En Bolivia se estima que más de 850.000 trabaja en actividades consideradas por OIT como las “peores formas de trabajo infantil”, entre ellas la zafra de caña de azúcar y de castaña, la minería, el servicio doméstico, la construcción y el comercio informal, etc. Más de la mitad de los niños, niñas y adolescentes trabajadores, es indígena.
La pobreza y la falta de empleo adulto decente, la debilidad y falta de aplicación de las políticas públicas de educación y erradicación de trabajo infantil y la deficiente oferta educativa, son en general las principales causas del trabajo infantil.
En el caso de niños y niñas indígenas, se suman otras causas como la discriminación, la erosión y transformación de valores culturales, la migración y desarticulación familiar y comunitaria, la descontextualización de la oferta educativa a su cultura, la valoración del trabajo como formativo y la defensa de ciertas actividades como culturales en nuevos contextos donde se confunden con estrategias de supervivencia.

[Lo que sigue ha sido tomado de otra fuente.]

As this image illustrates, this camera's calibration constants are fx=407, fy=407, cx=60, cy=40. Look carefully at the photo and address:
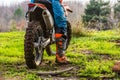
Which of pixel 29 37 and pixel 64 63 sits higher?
pixel 29 37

Las consecuencias del trabajo infantil son varias. Las más evidentes quizá son aquellas relacionadas con la salud, la educación y el desarrollo.
Frente a esta situación, la Fundación Desarrollo y Autogestión junto a varias organizaciones indígenas y campesinas de los Departamentos de Santa Cruz y Chuquisaca y el apoyo de los Ministerios de Trabajo, Empleo y Previsión Social y Ministerio de Educación, emprendió una iniciativa educativa para enfrentar los principales efectos del trabajo infantil sobre la educación. El Proyecto fue denominado Ñaupaqman Puriy-Kereimba, un nombre quechua y guaraní asignado por las organizaciones para representar sus aspiraciones de caminar hacia adelante, con disposición para cambiar la realidad.
Nuestros Objetivos
Contribuir con la prevención y erradicación del trabajo infantil de 5800 niños, niñas y adolecentes indígenas que actualmente están involucrados en actividades agrícolas, servicio doméstico, albañilería, zafra de azúcar, comercio ambulante, etc.